> [Spatial reasoning question data]
════

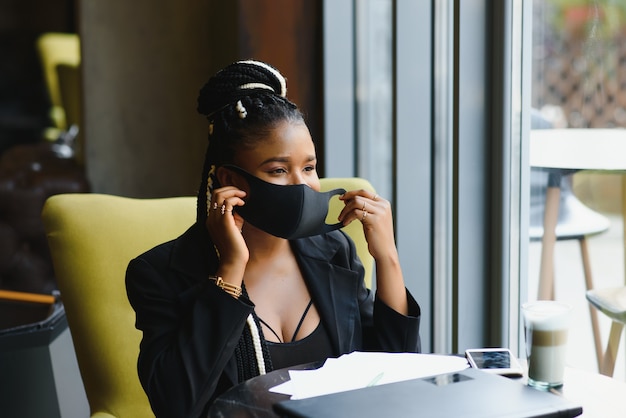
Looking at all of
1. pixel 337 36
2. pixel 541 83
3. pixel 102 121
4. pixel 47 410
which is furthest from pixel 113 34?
pixel 541 83

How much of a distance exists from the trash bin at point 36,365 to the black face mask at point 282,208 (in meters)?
0.80

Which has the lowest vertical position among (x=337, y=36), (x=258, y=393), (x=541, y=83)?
(x=258, y=393)

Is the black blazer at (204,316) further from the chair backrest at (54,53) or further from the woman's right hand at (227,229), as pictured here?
the chair backrest at (54,53)

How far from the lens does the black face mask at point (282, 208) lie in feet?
4.79

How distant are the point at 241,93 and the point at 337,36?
1503 mm

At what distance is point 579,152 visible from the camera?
1907 millimetres

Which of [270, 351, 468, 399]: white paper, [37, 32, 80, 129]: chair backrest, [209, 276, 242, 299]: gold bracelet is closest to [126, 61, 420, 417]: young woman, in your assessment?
[209, 276, 242, 299]: gold bracelet

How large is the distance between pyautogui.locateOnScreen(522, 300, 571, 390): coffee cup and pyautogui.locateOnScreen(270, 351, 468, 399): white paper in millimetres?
122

════

> [WHAT IS BEING ASKED] Retype, word for word, the part of the records that opens with the line containing "How distant are" and continues through the end of the records.

> [ANSWER]
How distant are the point at 241,93 and the point at 337,36?
1503 mm

At what distance is point 579,152 visible from the camera?
1907 millimetres

Which of [270, 351, 468, 399]: white paper, [37, 32, 80, 129]: chair backrest, [209, 276, 242, 299]: gold bracelet is closest to [126, 61, 420, 417]: young woman, in your assessment?
[209, 276, 242, 299]: gold bracelet

How large is the distance between pyautogui.locateOnScreen(522, 300, 571, 390): coffee cup and pyautogui.locateOnScreen(270, 351, 468, 399): white paper in millimetres?
122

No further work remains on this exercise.